- Excerpted text:
※ ※ ※

Dear support team!
We’ve faced some problems with QR algorithm scalability, implemented using MKL functions LAPACKE_sgehrd to reduce our matrix to Hessenberg form and LAPACKE_shseqr to perform iterations of QR algorithm itself.
Here is the code we launched on Xeon E5 v3 processor with 14 cores:
omp_set_num_threads(threads_count);
cout << "threads count: "<< omp_get_max_threads() << endl;
double t1 = omp_get_wtime();
LAPACKE_sgehrd(LAPACK_ROW_MAJOR, size, 1, size, A, size, tau);
double t2 = omp_get_wtime();
cout << "LAPACKE_sgehrd time: "<< t2 - t1 << " sec"<< endl;
float *re = new float[size];
float *im = new float[size];
float *z;
t1 = omp_get_wtime();
LAPACKE_shseqr(LAPACK_ROW_MAJOR, 'E', 'N', size, 1, size, A, size, re, im, z, size);
t2 = omp_get_wtime();
cout << "LAPACKE_shseqr time: "<< t2 - t1 << " sec"<< endl;
The compiler we used is icc (ICC) 15.0.3 20150407. Here are the results of launches on 1, 2, 3, 4 and 14 cores:
threads count: 1
LAPACKE_sgehrd time: 84.4017 sec
LAPACKE_shseqr time: 30.4593 sec
threads count: 2
LAPACKE_sgehrd time: 45.2026 sec
LAPACKE_shseqr time: 27.8578 sec
threads count: 3
LAPACKE_sgehrd time: 35.0818 sec
LAPACKE_shseqr time: 25.2905 sec
threads count: 4
LAPACKE_sgehrd time: 27.3022 sec
LAPACKE_shseqr time: 28.1272 sec
threads count: 14
LAPACKE_sgehrd time: 19.8118 sec
LAPACKE_shseqr time: 27.1131 sec
As it is clear, LAPACKE_sgehrd has poor scalability, while LAPACKE_shseqr has no scalability at all. The question is if there is any way we can improve the scalability of both this routines, or it its working as intended?
Sincerely,
Vladislav Shishvatov

※ ※ ※

Rows of spatial question data:
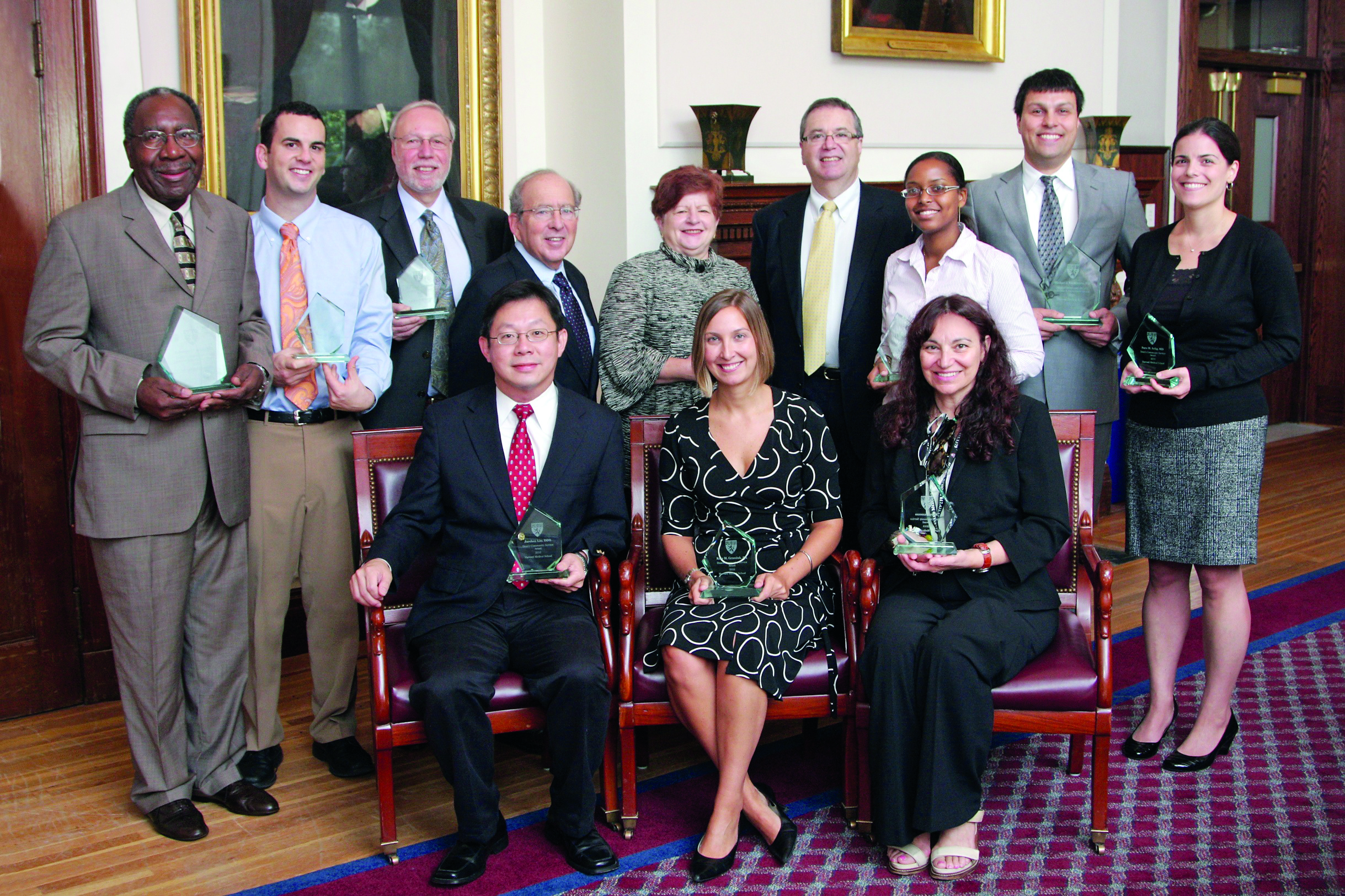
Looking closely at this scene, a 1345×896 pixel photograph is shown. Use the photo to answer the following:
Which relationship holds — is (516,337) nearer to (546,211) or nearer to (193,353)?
(546,211)

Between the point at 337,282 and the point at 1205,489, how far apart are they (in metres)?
2.54

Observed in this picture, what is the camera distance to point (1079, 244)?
3.60 meters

※ ※ ※

- Set tasks:
A) According to the forum post, on what processor was the code launched?
B) Quote the forum post word for word, starting at the words "Dear support team!" and stopping after "QR algorithm itself.".
The entries are separate material, apart from the forum post.

- Response list:
A) A Xeon E5 v3 processor with 14 cores.

B)
Dear support team!
We’ve faced some problems with QR algorithm scalability, implemented using MKL functions LAPACKE_sgehrd to reduce our matrix to Hessenberg form and LAPACKE_shseqr to perform iterations of QR algorithm itself.